There are two reactions to the above information.
- Rotate all posts to refresh automatically, 3-5 posts per week. So you always have fresh content.
- Remove the dates from permalinks and hope Google doesn’t notice how old your posts are.
Of course we’re going to discuss the middle ground in today’s post – Re-Publish your posts the right way. Like Jeff, the SEO Guy, says, “You are the best SEO for your blog”. It’s true each situation is unique. So I’ll tell you how to do the date-change. But most importantly – what to consider before doing so.
How to Re-Publish WordPress Posts
- Put your post into “draft” mode.
- Edit for keyword optimization (please read considerations below first)

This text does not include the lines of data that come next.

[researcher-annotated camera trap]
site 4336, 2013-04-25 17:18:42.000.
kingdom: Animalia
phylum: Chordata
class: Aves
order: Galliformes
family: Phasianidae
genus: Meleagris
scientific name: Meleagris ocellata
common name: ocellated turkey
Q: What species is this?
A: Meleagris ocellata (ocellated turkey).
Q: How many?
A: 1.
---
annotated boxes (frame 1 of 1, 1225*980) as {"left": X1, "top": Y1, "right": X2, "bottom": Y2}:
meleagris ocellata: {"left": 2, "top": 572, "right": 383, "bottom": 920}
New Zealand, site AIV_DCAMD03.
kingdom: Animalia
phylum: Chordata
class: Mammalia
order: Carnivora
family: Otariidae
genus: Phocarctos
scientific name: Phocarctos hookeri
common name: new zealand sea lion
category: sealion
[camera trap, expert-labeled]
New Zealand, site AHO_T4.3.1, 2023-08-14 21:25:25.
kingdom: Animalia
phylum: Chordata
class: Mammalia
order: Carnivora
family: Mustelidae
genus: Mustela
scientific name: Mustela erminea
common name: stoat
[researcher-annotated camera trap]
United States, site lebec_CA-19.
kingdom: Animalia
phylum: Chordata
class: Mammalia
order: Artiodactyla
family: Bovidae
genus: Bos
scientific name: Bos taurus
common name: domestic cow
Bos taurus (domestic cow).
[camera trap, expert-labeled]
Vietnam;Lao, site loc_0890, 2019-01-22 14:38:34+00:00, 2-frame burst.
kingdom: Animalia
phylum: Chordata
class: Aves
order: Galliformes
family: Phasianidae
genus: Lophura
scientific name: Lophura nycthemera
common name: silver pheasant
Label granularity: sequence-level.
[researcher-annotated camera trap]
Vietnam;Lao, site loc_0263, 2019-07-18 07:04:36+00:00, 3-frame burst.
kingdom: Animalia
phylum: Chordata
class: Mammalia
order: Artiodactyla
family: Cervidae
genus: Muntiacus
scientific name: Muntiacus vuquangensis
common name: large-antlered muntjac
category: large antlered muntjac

- Schedule to publish after several weeks.
Considerations for Re-Publishing Posts
The reasons to re-publish are quite obvious: a chance to optimize, re-do photos and media, and bring to the front of the blog again. However, just editing the post and clicking “Update” will not re-publish the post. It will update it, in exactly the same order as it already is.
If your post is one year old and you update it, it will still be one year old. It will be in the archives from last year.
SEO View of Time
Before you schedule all the post dates to TODAY, think about the weight of time. Some other metrics of SEO are longevity of the domain and authority of the website. The longer its been around equals more authority in Google’s eyes more often than not.
SEO View of Redirects
If you have dates in your permalinks consider whether republishing will do more harm than good. Republishing will mean getting rid of all those incoming links (and the Google points that they transfer) and forwarding them to the new post.
A better idea is to get rid of dates in your permalinks. See this tutorial.
SEO View of Change
One more thing – if your post is doing well, I would caution against changing anything too drastically. We don’t know all the factors that go into Google’s decision making process and if your post is on the first page, is it really worth the risk?
SEO & Readers
The most important part of SEO is user experience. If no one likes your site, Google won’t either. So if re-publishing try to add something of value to your post. It needs to make sense if you are ‘updating’ it in your readers’ eyes.
If there isn’t much to change about your post, you can schedule it for a few weeks ago and the content will likely not show to your regular readers on the home page.
Publish vs Update Dates
Google has an index of your link, and it’s history. So it doesn’t matter if WordPress sends out your update date, or the publish date, Google always knows!
To prevent confusion among your regular readers, you can also add a note to the bottom of the post that it was ‘originally posted on…’ and include an original date or new date. If it makes sense, you might also make a note of the new features / information in the newer version of the post. This is a good idea if the post isn’t that old and is being republished.
Above all, write for your readers. Take those old posts and refresh them in a way that makes sense to your readers. Make the posts multi-media friendly, add more instructions and create a stronger interlinking structure. If your readers love the new version, so will Google!*
*Please know that I cannot predict how Google will rank your page. This advice is to guide you to make your own decisions regarding SEO.